The challenge organizers provided results on the I-MSV dataset using Kaldi-based I-vector and X-vector systems as a baseline for comparison. The baseline performances are reported in Table 1.

Fig. 1.
figure 1

Illustrating the effect of (a) different duration, (b) different languages, and (c) different sensors on the performance of submitted systems.

5 Systems and Results

A total of 25 teams registered for the I-MSV 2022 challenge. Among these, 10 teams submitted their results for the public test set evaluation. For the private test set evaluation, a total of 6 teams submitted their results and systems. The attributes of the best 5 participating systems are summarised in the next paragraph. Table 2 lists a brief summary of the top 5 systems.

Table 2. Summary of top 5 submissions to the challenge. FE:=Frontend, LF:=Loss Function, BE:=Backend, C-SV:=Constrained-SV, UC-SV:=Unconstrained-SV.

The submission of T0 obtained the best EER of 0.26 on the private test set using unconstrained training data. The best system of T0 used the Rawnet3 architecture [8] as their front-end system.
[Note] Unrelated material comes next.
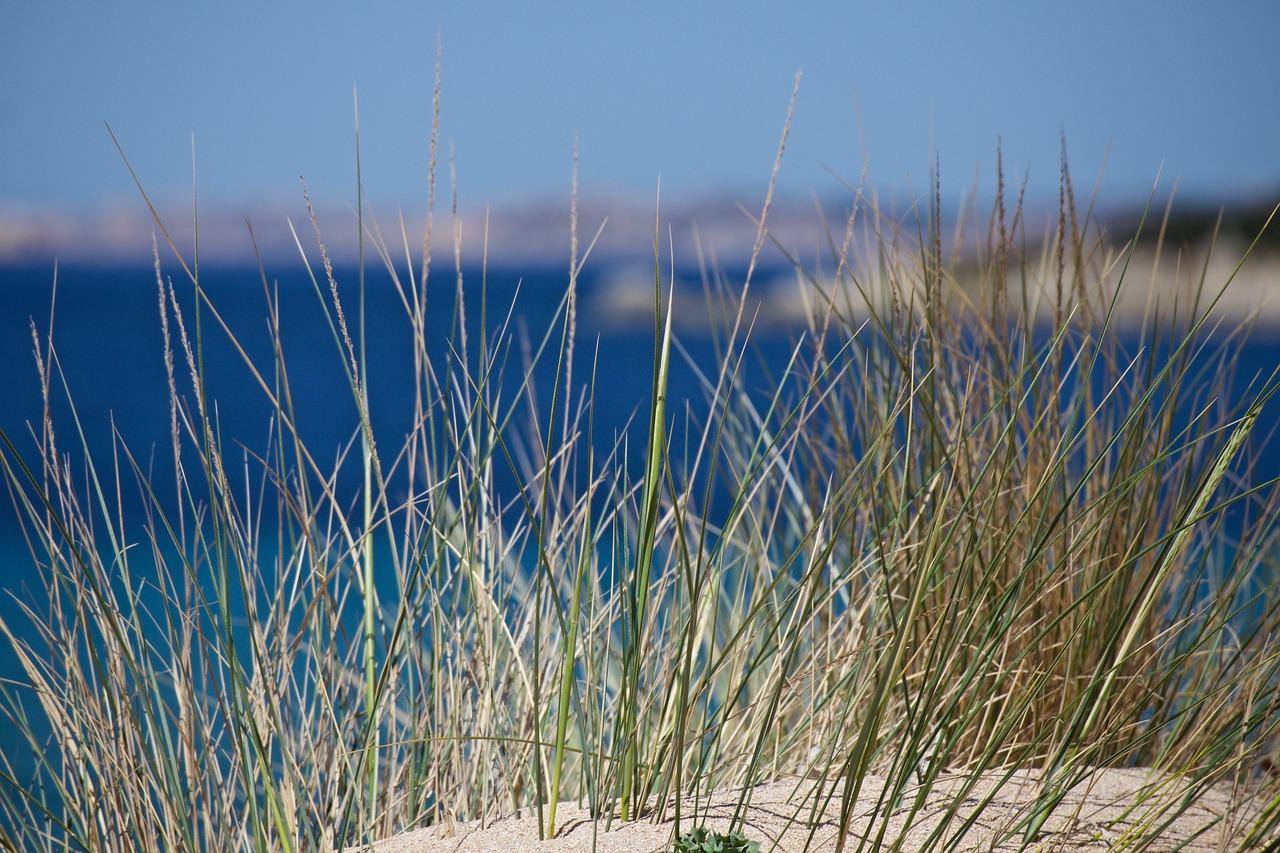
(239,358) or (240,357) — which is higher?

They initially trained the model with a Triplet Margin loss [11]. Subsequently, they fine-tuned their model with a combination of Adaptive Angular Margin (AAM) K-Subcenter loss [3] and Inter-TopK loss [13]. They performed the backend scoring using the cosine-similarity measure and used adaptive score normalization.

The second best EER of 0.36 using unconstrained data was obtained by T1. They used the ResNet-34 architecture proposed in [6] with Attentive Statistics Pooling [10] for their front-end. They trained the model using a combination of vanilla Softmax loss and Angular Prototypical loss [2]. They also proposed a two-layer model scoring system composed of Fully-Connected Feed-Forward layers, Random Forests and Gradient Boosting Trees.

The EER obtained by T2 on the constrained data scenario was 2.12. They achieved an EER of 0.63 using unconstrained training data. They used combination of ECAPA-TDNN [4] and ResNet-34 [6] with Squeeze-and-Excitation (SE) attention as front-end models to obtain the best results in the constrained data scenario. However, only the ResNet-34-SE network provided the best performance in the unconstrained scenario. For the unconstrained scenario, they fine-tuned the backbone model using a combination of Weight-Transfer loss [12], AAM-Softmax loss and \(L_{2}\) loss. The backend scoring was performed using cosine similarity measure.

The T3 obtained an EER of 2.77 in the constrained scenario and EER of 2.70 in the unconstrained scenario. They used a similar front-end system as that of T2 and trained it using the AAM loss. They also performed the backend scoring using cosine similarity.

The EER obtained by T4 in the unconstrained scenario was 2.97. They also employed a similar front-end architecture as that of T2 and used the Large Margin Cosine loss for training. They performed the backend scoring using Probabilistic Linear Discriminant Analysis (PLDA) [7].

6 Summary and Discussion

The results obtained by the submitted systems can be summarised along the following broad directions. First, the use of unconstrained training data is hugely beneficial in performing SV in low-resource scenarios like the current challenge. Second, automatic feature learning and end-to-end models can learn highly discriminating features. Third, the choice of loss function for the front-end system has a huge impact on the obtained performance of similar architectures. Fourth, simple backend scoring like cosine similarity might be enough if the learned speaker embedding is highly discriminating. Fifth, longer utterances (refer Fig. 1(a)) are more helpful in identifying the speakers. Sixth, a change in language (Fig. 1(b)) degrades the SV performance. However, it might also be noted that such an observation may also be the result of an imbalance in the number of utterances for the different languages in the I-MSV dataset. Seventh, the change in sensor (Fig. 1(a)) has a huge impact on the performance of SV systems. More specifically, SV systems fare poorly when presented with telephone channel recordings. In future, better SV systems may be developed by taking into consideration the observations made in this challenge.